Required actions
#1 Summarize the passage on intervals and normality checks in three sentences.
#2 Reproduce the passage on intervals and normality checks, starting at the words "A confidence interval offers" and stopping after the words "individual observation variability.".

Given passage
When calculating a confidence interval for a small sample, it's crucial to use the t-distribution rather than the normal distribution. This is because the t-distribution accounts for extra variability in the sample mean when the sample size is small. In our exercise, the confidence interval was computed using a t-value and the formula:

• \[ \bar{x} \pm t_{n-1, \alpha/2} \left( \frac{s}{\sqrt{n}} \right) \]
• where \( \bar{x} \) is the sample mean.
• \( s \) is the standard deviation.
• \( n \) is the sample size, and \( \alpha/2 \) is the alpha level for the interval.

A confidence interval offers insights into the stability and reliability of the sample mean as an estimator for the population mean.

While a confidence interval provides an estimate for the mean of the population, a prediction interval gives a range within which we can expect an individual future observation to fall. Prediction intervals are wider than confidence intervals because they account for both the variability of the sample mean and the variability of individual outcomes.

The formula for a prediction interval is similar to that for a confidence interval but includes an additional term to capture the added uncertainty:

• \[ \bar{x} \pm t_{n-1, \alpha/2} \cdot s \cdot \sqrt{1 + \frac{1}{n}} \]
• Here, \( \sqrt{1 + \frac{1}{n}} \) adjusts for the extra individual observation variability.

This adjustment makes the prediction interval broader, acknowledging that individual measurements vary more than the average does. In practical settings, such as predicting an individual's test score, using a prediction interval helps address these uncertainties.

A Q-Q (quantile-quantile) plot is a graphical tool to help assess whether a dataset comes from a particular distribution, like the normal distribution. It compares the quantiles of the sample data with the quantiles of a normal distribution. If the points on the plot lie approximately along a straight line, the data is likely normally distributed.

To create a Q-Q plot:

• Plot points corresponding to the sorted data values on one axis.
• Plot the expected quantiles of the normal distribution on the other axis.

Any major deviations from a straight line indicate departures from normality.

Using a Q-Q plot is especially useful because it provides a visual assessment of data normality, which can be more intuitive than numerical tests. It does not only tell you whether data adheres perfectly to normal distribution, but it also indicates where departures occur, making it a helpful diagnostic tool.

The Shapiro-Wilk test is a statistical test that determines how well sample data fit a normal distribution. It is one of the most powerful tests for checking normality. Unlike graphical methods like the Q-Q plot, which provide a visual assessment, the Shapiro-Wilk test gives a formal statistical measure that can support decision-making about normality.

The test operates by calculating a W-statistic:

• If the W-statistic is close to one, the data is very likely to be normally distributed.
• A low W-statistic suggests deviations from normality.
• The test provides a p-value, and a small p-value (typically less than 0.05) indicates that the null hypothesis — that the data is from a normal distribution — is inconsistent with the observed data.

For samples like the one in the exercise, using the Shapiro-Wilk test helps to quantify the assumption of normal distribution, providing a solid statistical basis for further inference.

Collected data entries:
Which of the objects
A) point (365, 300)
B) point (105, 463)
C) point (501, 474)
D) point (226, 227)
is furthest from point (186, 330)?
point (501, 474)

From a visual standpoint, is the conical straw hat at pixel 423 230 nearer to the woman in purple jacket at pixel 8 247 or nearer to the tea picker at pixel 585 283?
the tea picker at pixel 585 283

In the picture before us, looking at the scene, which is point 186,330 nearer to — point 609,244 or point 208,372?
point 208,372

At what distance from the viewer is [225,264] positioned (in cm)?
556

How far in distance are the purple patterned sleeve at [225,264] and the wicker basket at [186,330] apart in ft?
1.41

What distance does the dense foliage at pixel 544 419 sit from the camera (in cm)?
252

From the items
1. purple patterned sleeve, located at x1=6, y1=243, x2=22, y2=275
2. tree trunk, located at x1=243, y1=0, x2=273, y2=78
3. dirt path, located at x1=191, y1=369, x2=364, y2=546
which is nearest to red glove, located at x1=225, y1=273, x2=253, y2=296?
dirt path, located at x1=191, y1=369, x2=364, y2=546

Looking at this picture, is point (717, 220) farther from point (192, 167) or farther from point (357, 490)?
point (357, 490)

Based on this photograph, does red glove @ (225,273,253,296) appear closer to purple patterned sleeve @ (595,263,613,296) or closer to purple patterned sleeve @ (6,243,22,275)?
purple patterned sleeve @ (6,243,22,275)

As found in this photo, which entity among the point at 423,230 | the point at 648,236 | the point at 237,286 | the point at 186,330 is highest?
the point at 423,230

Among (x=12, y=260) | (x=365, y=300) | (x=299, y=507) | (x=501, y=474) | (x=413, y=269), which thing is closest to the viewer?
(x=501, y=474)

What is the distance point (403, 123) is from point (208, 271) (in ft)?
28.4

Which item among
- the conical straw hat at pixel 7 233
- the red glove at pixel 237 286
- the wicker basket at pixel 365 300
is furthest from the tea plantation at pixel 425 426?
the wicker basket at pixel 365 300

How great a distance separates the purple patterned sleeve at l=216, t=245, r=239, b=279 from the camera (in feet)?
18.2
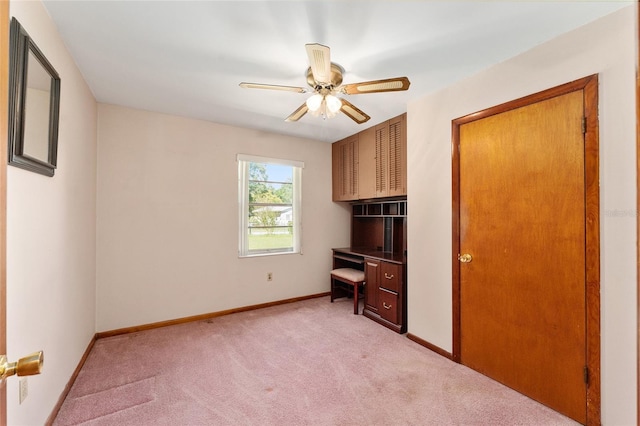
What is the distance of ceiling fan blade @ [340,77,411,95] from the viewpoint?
5.92ft

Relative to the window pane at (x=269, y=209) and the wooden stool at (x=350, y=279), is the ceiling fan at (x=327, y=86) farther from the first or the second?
the wooden stool at (x=350, y=279)

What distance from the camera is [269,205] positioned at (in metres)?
4.04

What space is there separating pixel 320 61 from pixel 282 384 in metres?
2.26

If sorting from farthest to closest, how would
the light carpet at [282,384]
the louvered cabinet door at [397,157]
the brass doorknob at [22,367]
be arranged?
1. the louvered cabinet door at [397,157]
2. the light carpet at [282,384]
3. the brass doorknob at [22,367]

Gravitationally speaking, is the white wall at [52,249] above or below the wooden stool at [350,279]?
above

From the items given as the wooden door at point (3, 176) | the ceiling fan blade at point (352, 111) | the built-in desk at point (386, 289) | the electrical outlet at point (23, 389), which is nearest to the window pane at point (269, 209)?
the built-in desk at point (386, 289)

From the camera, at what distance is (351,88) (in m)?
1.97

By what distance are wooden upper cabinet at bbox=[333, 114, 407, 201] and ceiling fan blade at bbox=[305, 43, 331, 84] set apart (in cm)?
164

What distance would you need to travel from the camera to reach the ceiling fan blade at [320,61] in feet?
5.01

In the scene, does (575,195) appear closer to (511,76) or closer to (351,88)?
(511,76)

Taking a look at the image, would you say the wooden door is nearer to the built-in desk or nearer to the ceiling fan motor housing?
the ceiling fan motor housing

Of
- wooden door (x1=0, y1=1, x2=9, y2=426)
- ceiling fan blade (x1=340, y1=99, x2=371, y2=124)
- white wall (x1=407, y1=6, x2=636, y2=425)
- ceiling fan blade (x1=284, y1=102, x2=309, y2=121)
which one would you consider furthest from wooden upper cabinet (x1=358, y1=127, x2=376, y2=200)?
wooden door (x1=0, y1=1, x2=9, y2=426)

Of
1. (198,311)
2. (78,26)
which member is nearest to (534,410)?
(198,311)

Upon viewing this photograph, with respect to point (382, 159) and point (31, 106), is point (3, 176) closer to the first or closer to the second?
point (31, 106)
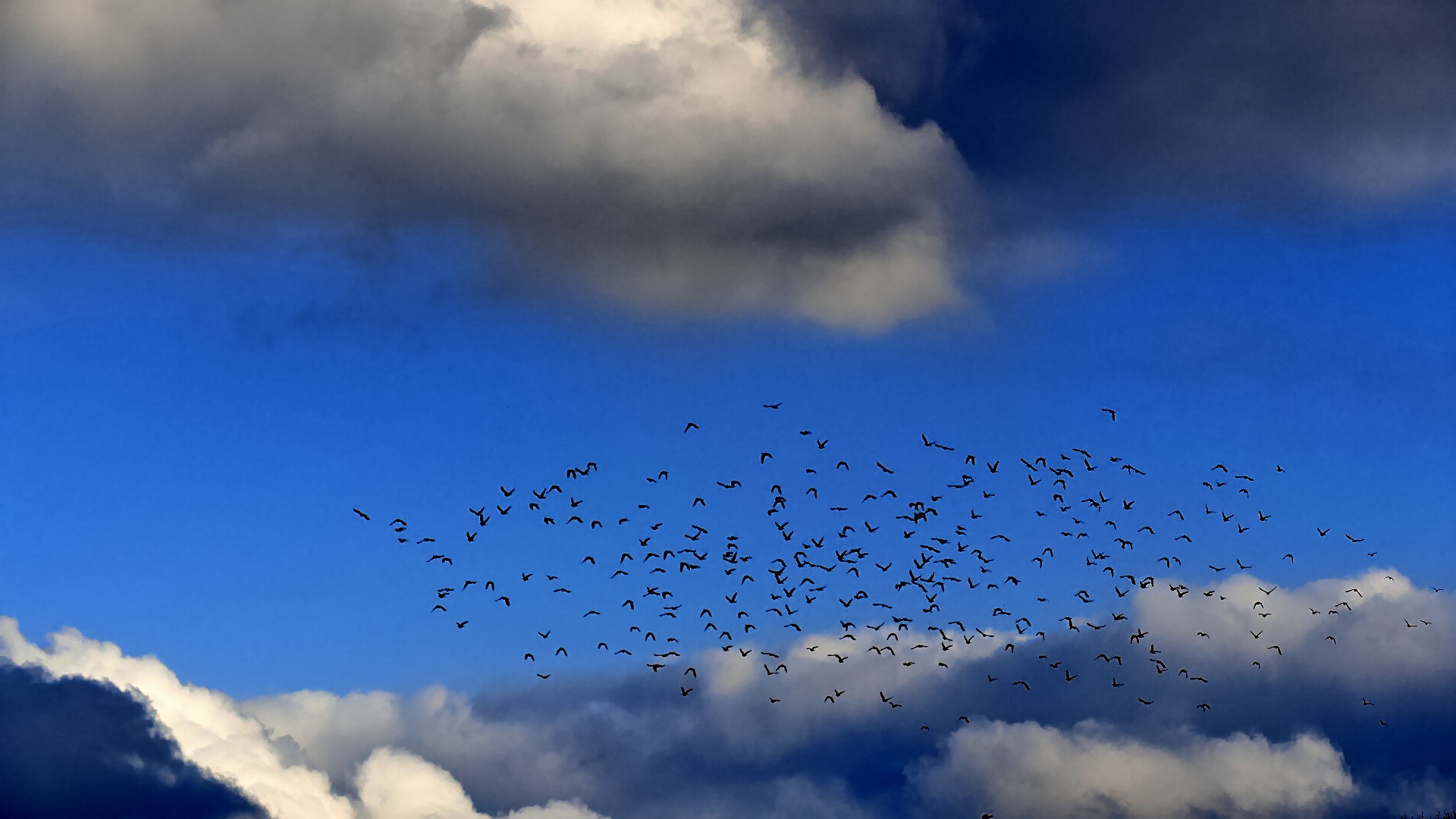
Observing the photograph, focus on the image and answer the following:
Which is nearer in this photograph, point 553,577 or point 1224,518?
point 553,577

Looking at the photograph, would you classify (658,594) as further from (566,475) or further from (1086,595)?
(1086,595)

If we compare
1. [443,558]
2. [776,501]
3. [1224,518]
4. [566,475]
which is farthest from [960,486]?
[443,558]

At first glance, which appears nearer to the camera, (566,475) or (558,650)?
(566,475)

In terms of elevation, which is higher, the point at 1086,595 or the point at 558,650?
the point at 1086,595

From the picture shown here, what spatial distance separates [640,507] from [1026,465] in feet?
163

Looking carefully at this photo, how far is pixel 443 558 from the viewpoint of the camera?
467ft

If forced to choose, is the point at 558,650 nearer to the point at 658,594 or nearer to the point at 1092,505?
the point at 658,594

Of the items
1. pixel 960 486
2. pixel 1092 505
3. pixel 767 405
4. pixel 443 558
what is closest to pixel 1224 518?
pixel 1092 505

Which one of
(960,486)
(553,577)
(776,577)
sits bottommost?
(553,577)

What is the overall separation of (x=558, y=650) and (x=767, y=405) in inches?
1848

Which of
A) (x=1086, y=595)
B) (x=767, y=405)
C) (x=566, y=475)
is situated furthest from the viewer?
(x=1086, y=595)

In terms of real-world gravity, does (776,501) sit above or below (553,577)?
above

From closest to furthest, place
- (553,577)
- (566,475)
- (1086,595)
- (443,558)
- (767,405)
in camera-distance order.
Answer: (767,405)
(553,577)
(566,475)
(443,558)
(1086,595)

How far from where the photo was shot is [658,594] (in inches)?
5827
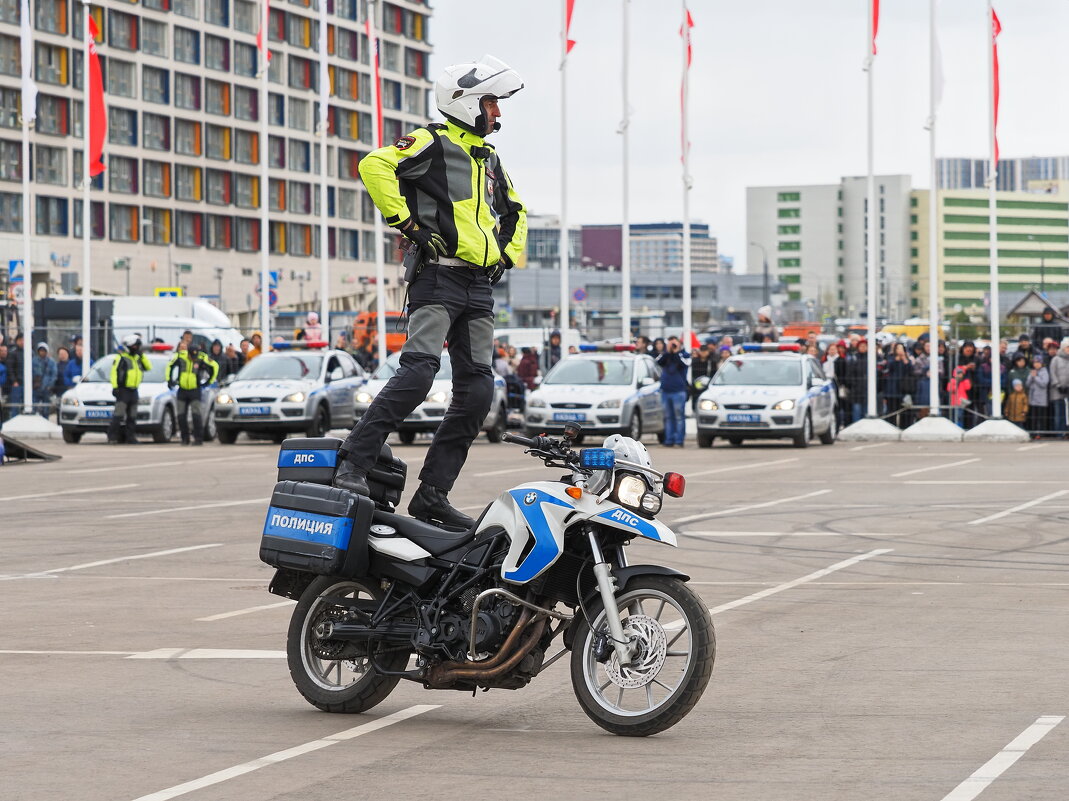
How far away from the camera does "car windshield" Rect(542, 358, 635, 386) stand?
111ft

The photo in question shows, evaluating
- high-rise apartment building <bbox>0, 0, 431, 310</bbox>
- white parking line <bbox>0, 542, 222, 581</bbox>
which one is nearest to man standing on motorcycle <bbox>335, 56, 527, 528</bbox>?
white parking line <bbox>0, 542, 222, 581</bbox>

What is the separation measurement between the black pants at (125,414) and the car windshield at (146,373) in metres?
1.38

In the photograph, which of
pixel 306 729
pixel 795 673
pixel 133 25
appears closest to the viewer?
pixel 306 729

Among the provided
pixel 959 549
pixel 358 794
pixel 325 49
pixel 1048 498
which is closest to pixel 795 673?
pixel 358 794

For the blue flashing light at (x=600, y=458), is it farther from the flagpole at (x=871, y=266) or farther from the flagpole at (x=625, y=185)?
the flagpole at (x=625, y=185)

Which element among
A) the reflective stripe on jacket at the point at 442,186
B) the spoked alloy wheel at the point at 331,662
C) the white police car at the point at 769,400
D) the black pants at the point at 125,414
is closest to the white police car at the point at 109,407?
the black pants at the point at 125,414

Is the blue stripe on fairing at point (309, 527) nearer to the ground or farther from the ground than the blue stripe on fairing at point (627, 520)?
nearer to the ground

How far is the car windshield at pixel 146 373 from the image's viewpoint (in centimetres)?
3553

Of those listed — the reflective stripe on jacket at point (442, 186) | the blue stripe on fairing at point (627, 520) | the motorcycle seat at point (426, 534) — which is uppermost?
the reflective stripe on jacket at point (442, 186)

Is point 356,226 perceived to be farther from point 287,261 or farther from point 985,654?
point 985,654

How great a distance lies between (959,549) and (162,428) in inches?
898

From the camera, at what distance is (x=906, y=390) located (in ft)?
119

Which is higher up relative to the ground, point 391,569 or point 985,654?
point 391,569

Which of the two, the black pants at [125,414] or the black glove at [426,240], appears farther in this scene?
the black pants at [125,414]
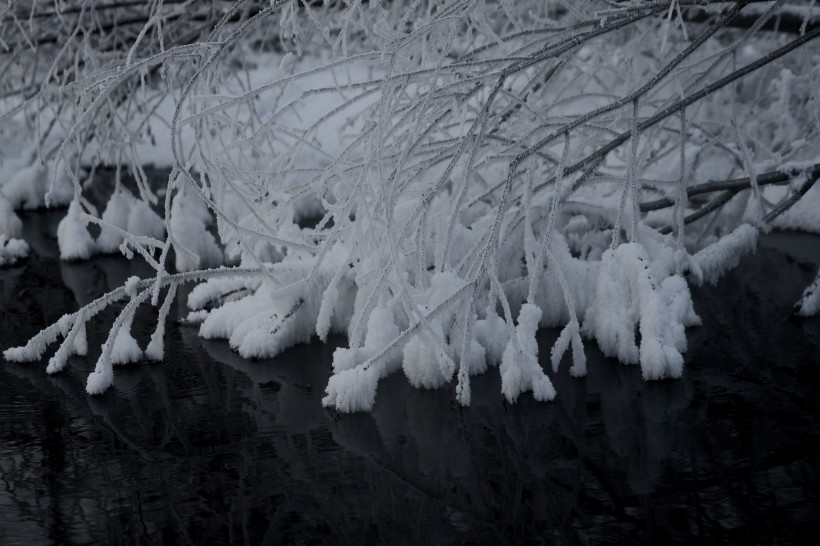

Results by task
#1 For small samples, a confidence interval for the mean should be computed with the t-distribution, while a prediction interval gives a range for an individual future observation and is wider because it also accounts for the variability of individual outcomes. A Q-Q plot compares the quantiles of sample data with those of a normal distribution, and points lying roughly along a straight line suggest normality while deviations show where departures occur. The Shapiro-Wilk test gives a formal measure of normality through a W-statistic and a p-value, where a W close to one points to normal data and a small p-value indicates the data are inconsistent with a normal distribution.

#2
A confidence interval offers insights into the stability and reliability of the sample mean as an estimator for the population mean.

While a confidence interval provides an estimate for the mean of the population, a prediction interval gives a range within which we can expect an individual future observation to fall. Prediction intervals are wider than confidence intervals because they account for both the variability of the sample mean and the variability of individual outcomes.

The formula for a prediction interval is similar to that for a confidence interval but includes an additional term to capture the added uncertainty:

• \[ \bar{x} \pm t_{n-1, \alpha/2} \cdot s \cdot \sqrt{1 + \frac{1}{n}} \]
• Here, \( \sqrt{1 + \frac{1}{n}} \) adjusts for the extra individual observation variability.